[RECORD EXTRACTS — start]

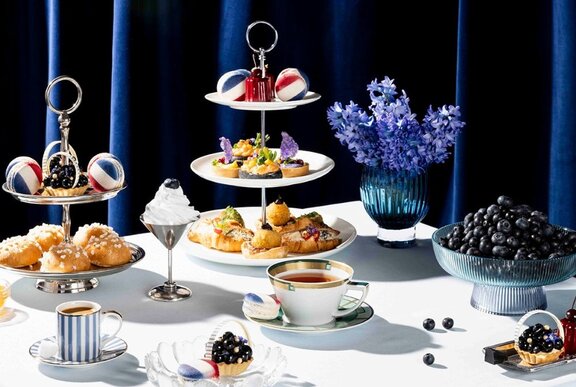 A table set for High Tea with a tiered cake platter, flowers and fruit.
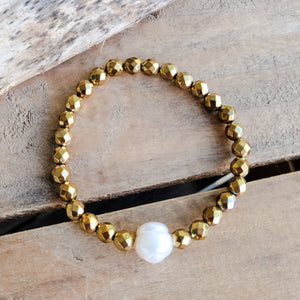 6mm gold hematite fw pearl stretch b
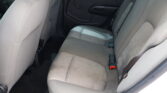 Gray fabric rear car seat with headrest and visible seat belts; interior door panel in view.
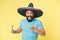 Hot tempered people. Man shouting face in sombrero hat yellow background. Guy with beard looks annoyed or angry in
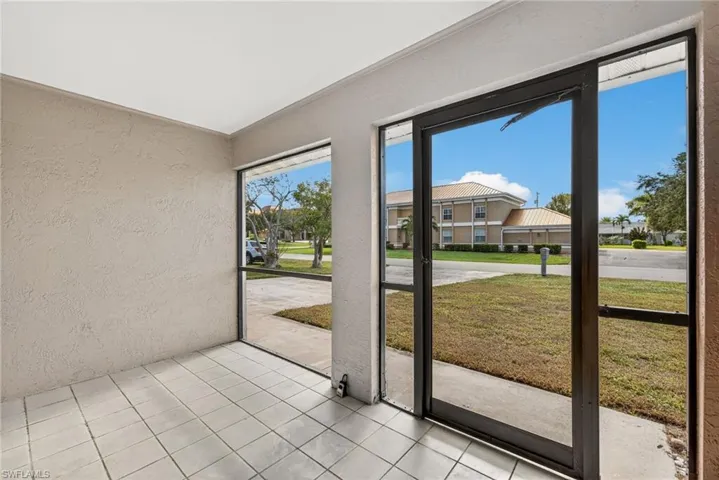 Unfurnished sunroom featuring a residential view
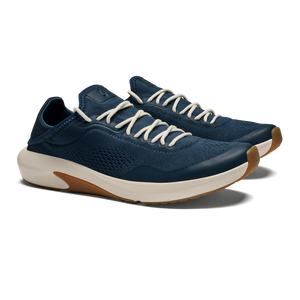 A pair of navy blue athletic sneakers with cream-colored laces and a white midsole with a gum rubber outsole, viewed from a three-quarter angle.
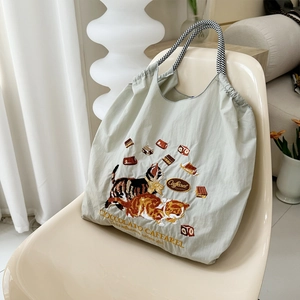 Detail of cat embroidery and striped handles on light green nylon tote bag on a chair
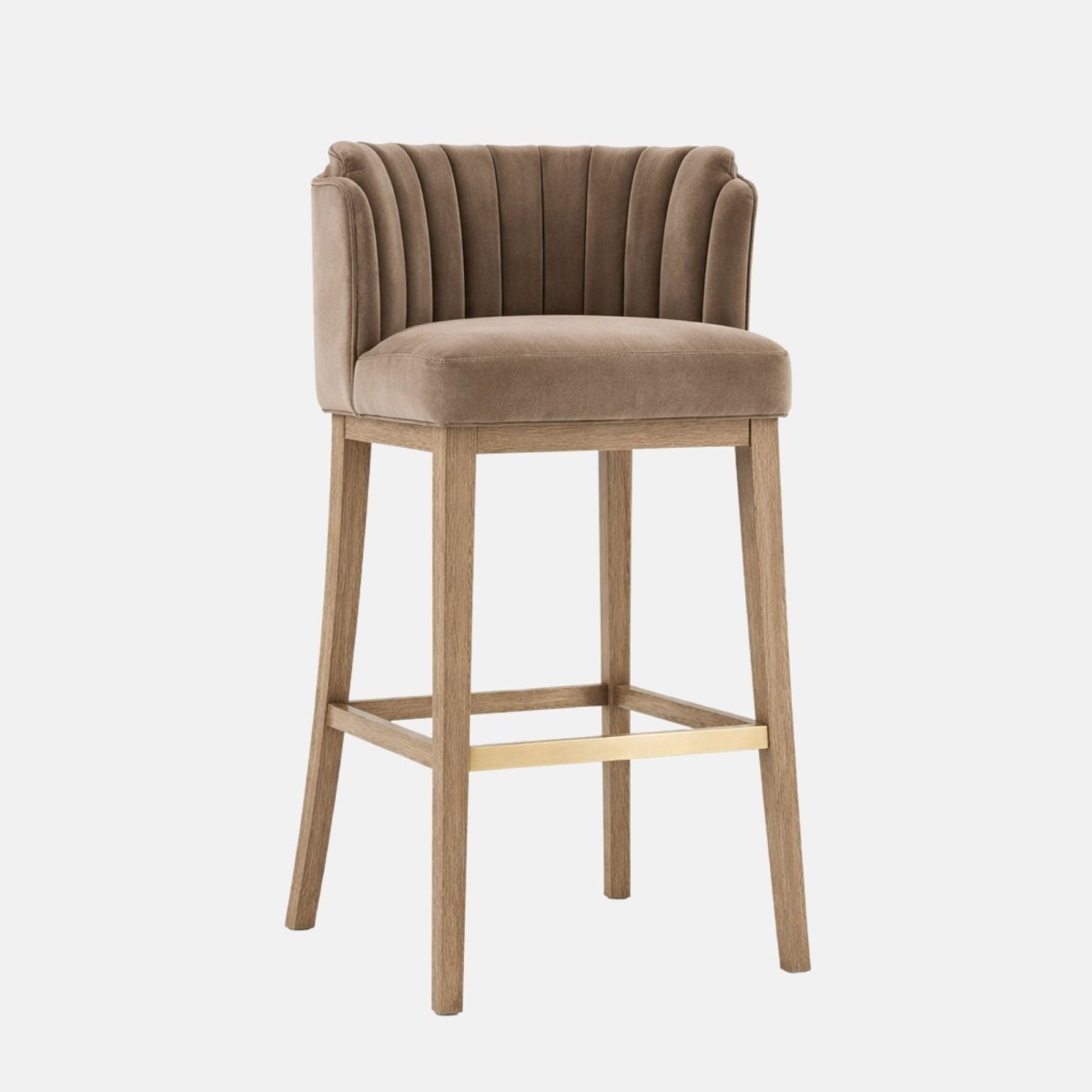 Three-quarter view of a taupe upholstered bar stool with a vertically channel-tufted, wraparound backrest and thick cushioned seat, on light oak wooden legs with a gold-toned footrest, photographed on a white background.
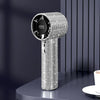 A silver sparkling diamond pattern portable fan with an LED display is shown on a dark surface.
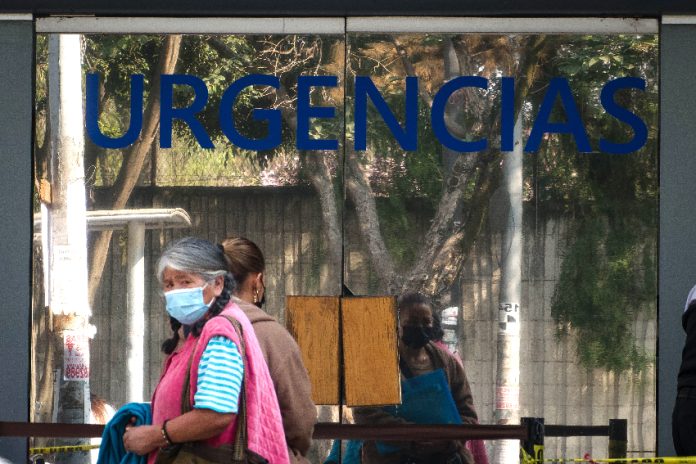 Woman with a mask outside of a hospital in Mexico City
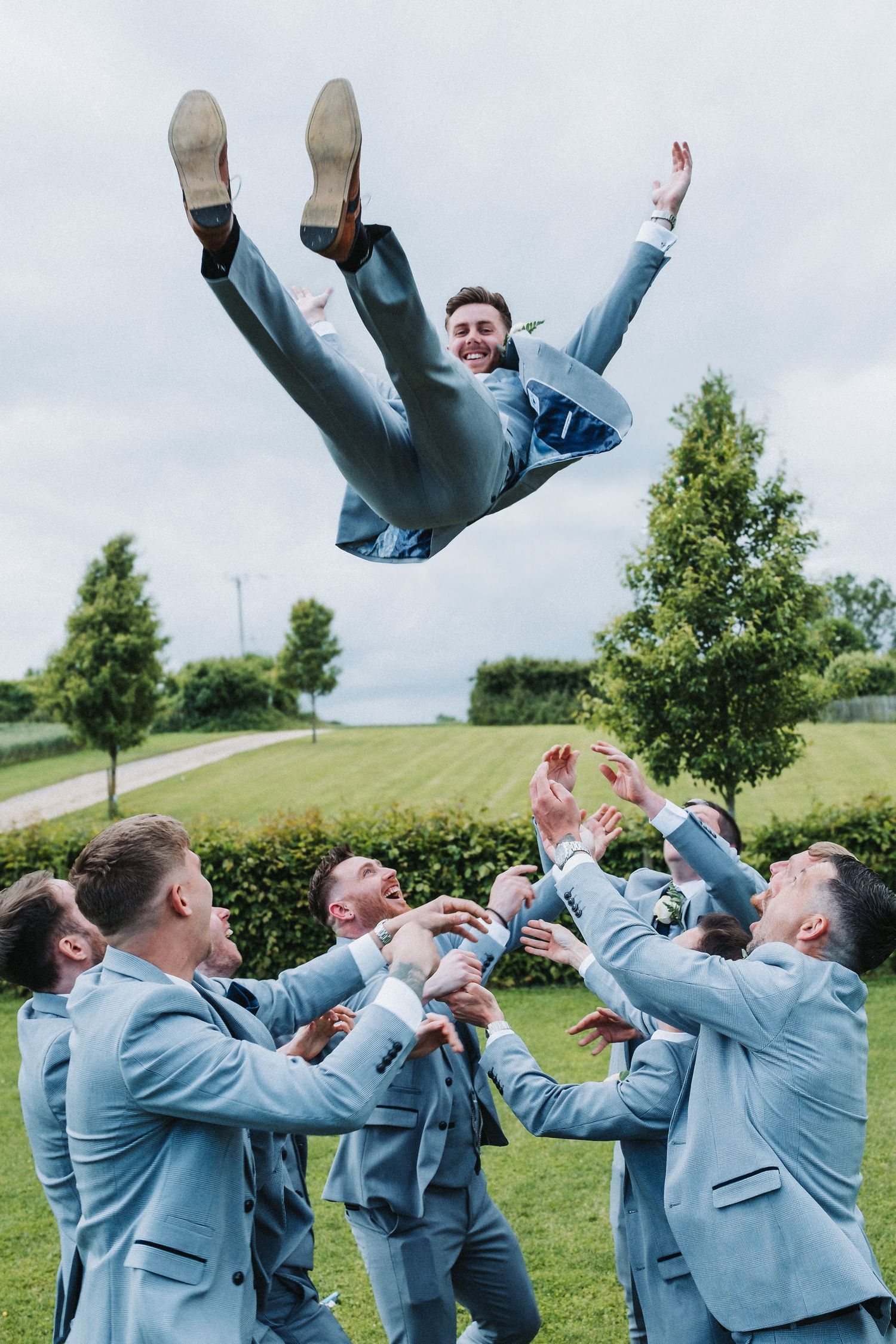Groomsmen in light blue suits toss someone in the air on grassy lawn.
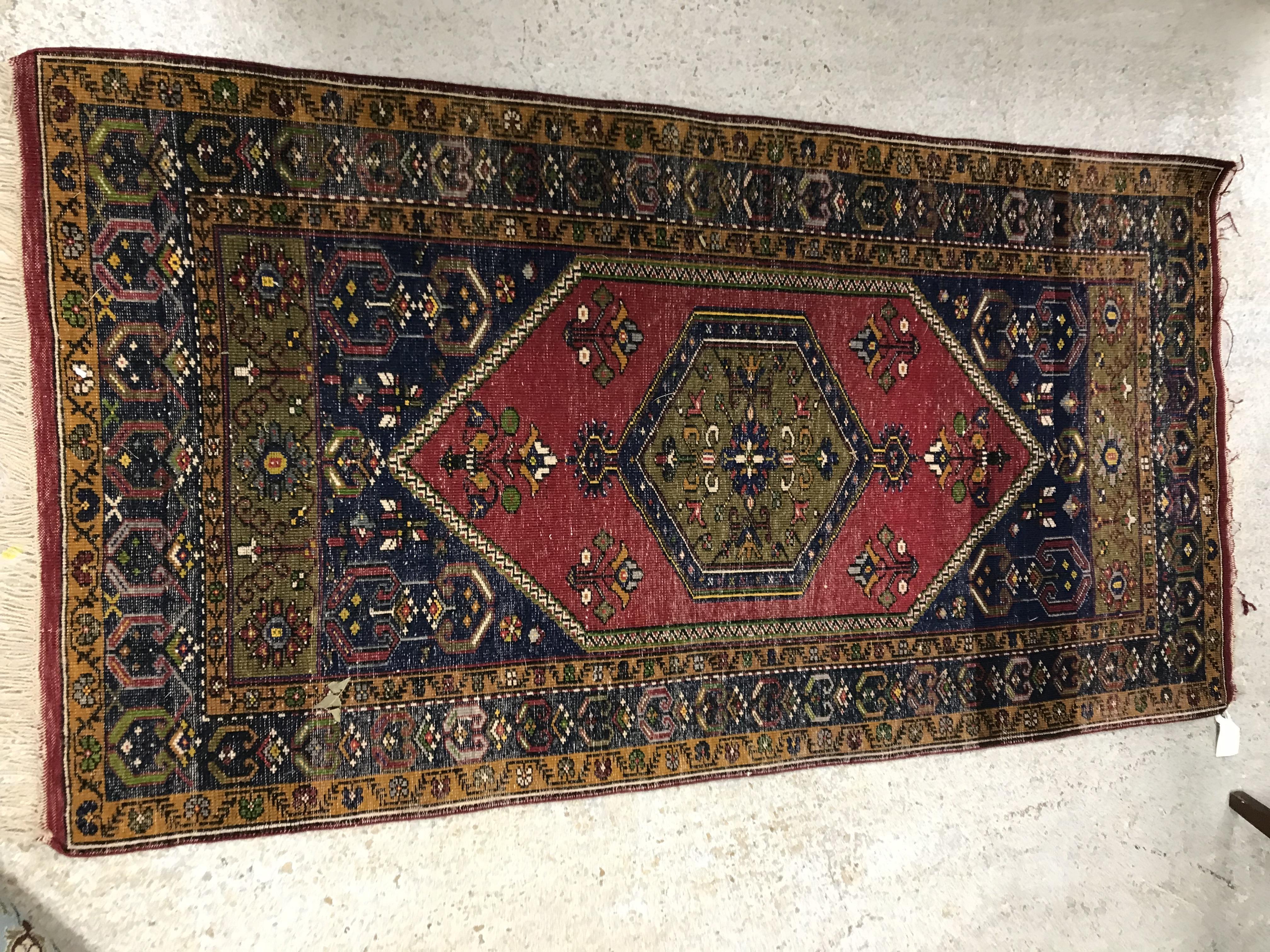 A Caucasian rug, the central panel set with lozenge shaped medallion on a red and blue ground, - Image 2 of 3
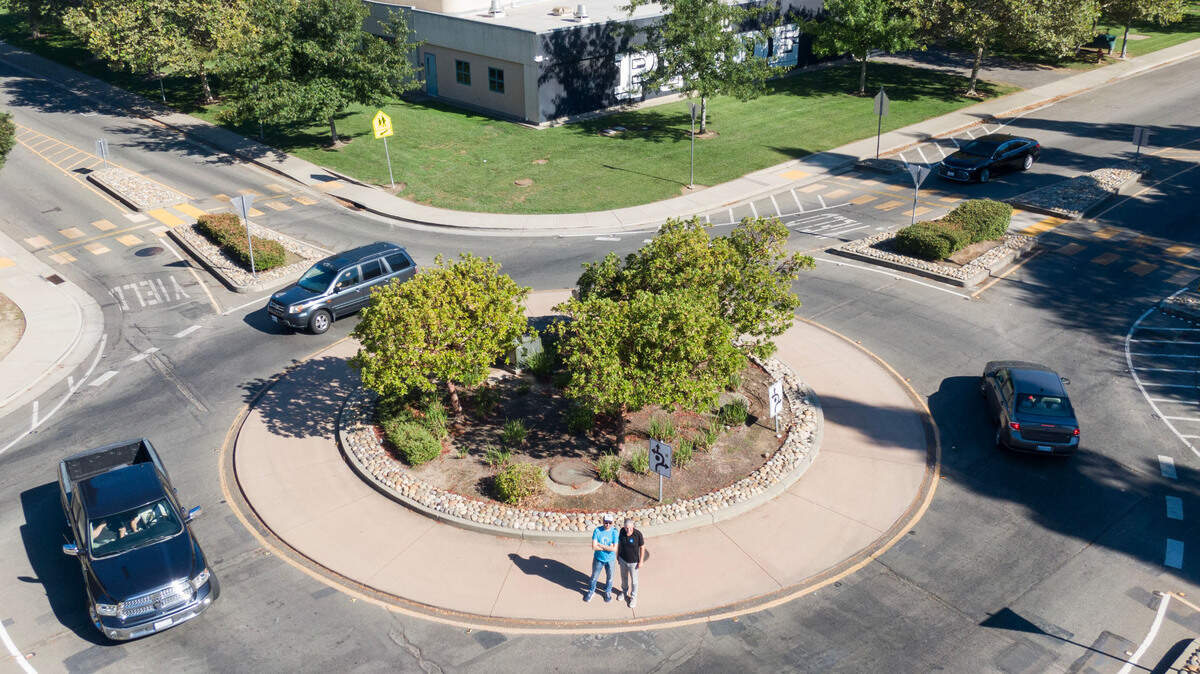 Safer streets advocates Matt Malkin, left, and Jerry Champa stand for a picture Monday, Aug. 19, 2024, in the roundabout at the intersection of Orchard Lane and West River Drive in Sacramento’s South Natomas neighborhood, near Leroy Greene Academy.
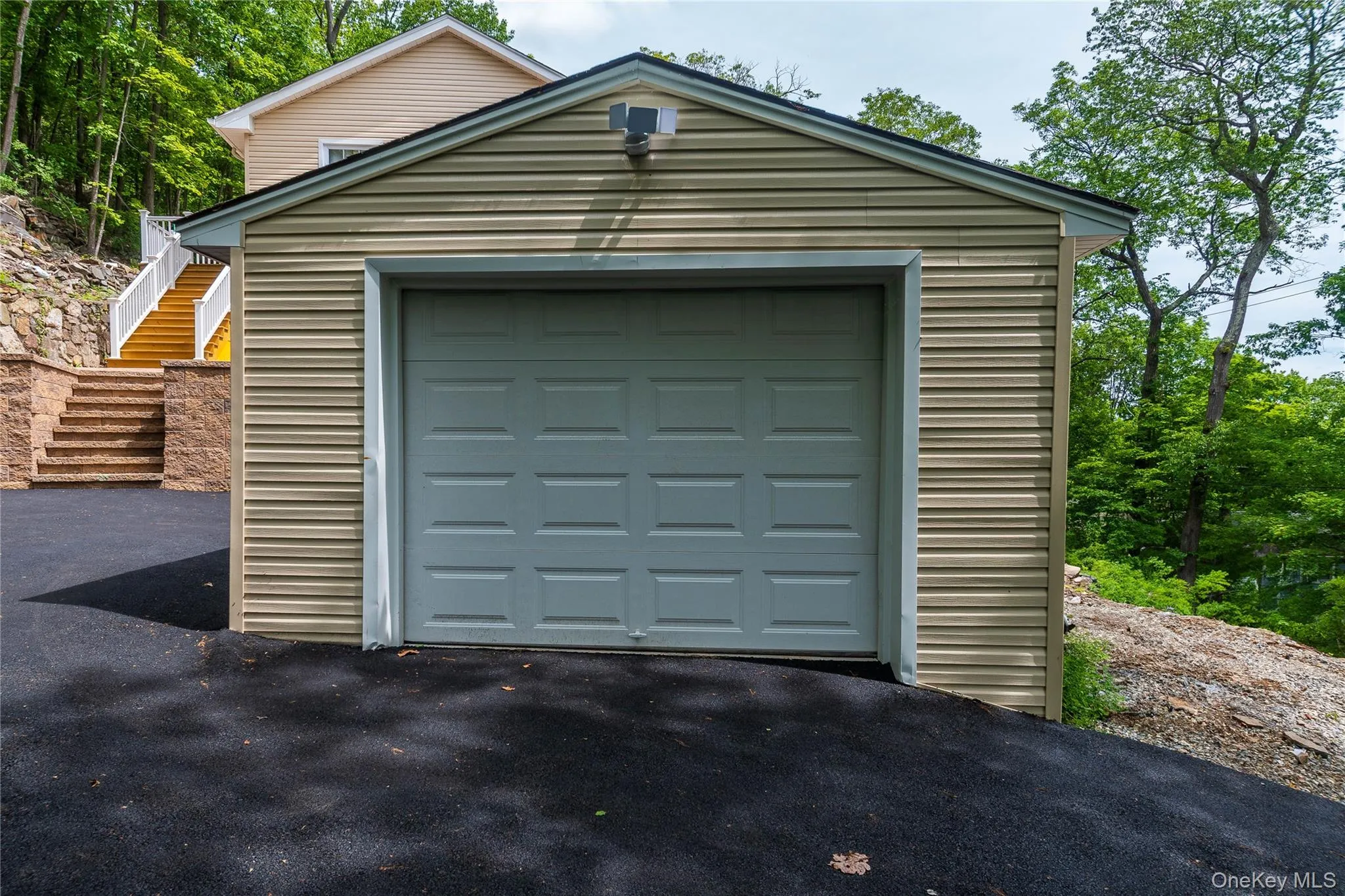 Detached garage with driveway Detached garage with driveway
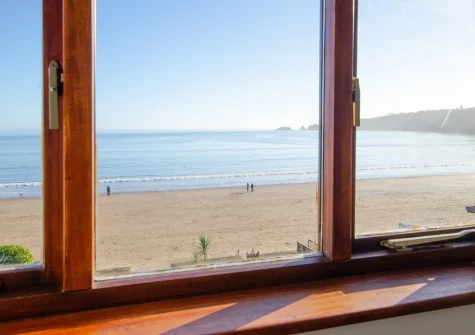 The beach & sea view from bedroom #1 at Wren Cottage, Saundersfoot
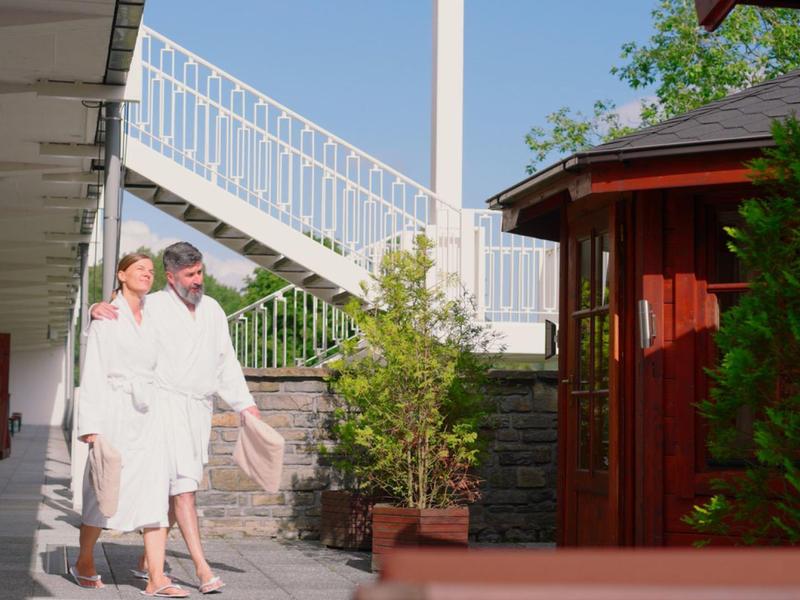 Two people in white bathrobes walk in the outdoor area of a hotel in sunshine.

[RECORD EXTRACTS — finish]

WHAT IS BEING ASKED — Update all the records by replacing "driveway" with "parking pad" and changing nothing else. Leave the pictures out of your answer.

FINISHED EXERCISE —
 A table set for High Tea with a tiered cake platter, flowers and fruit.
 6mm gold hematite fw pearl stretch b
 Gray fabric rear car seat with headrest and visible seat belts; interior door panel in view.
 Hot tempered people. Man shouting face in sombrero hat yellow background. Guy with beard looks annoyed or angry in
 Unfurnished sunroom featuring a residential view
 A pair of navy blue athletic sneakers with cream-colored laces and a white midsole with a gum rubber outsole, viewed from a three-quarter angle.
 Detail of cat embroidery and striped handles on light green nylon tote bag on a chair
 Three-quarter view of a taupe upholstered bar stool with a vertically channel-tufted, wraparound backrest and thick cushioned seat, on light oak wooden legs with a gold-toned footrest, photographed on a white background.
 A silver sparkling diamond pattern portable fan with an LED display is shown on a dark surface.
 Woman with a mask outside of a hospital in Mexico City
Groomsmen in light blue suits toss someone in the air on grassy lawn.
 A Caucasian rug, the central panel set with lozenge shaped medallion on a red and blue ground, - Image 2 of 3
 Safer streets advocates Matt Malkin, left, and Jerry Champa stand for a picture Monday, Aug. 19, 2024, in the roundabout at the intersection of Orchard Lane and West River Drive in Sacramento’s South Natomas neighborhood, near Leroy Greene Academy.
 Detached garage with parking pad Detached garage with parking pad
 The beach & sea view from bedroom #1 at Wren Cottage, Saundersfoot
 Two people in white bathrobes walk in the outdoor area of a hotel in sunshine.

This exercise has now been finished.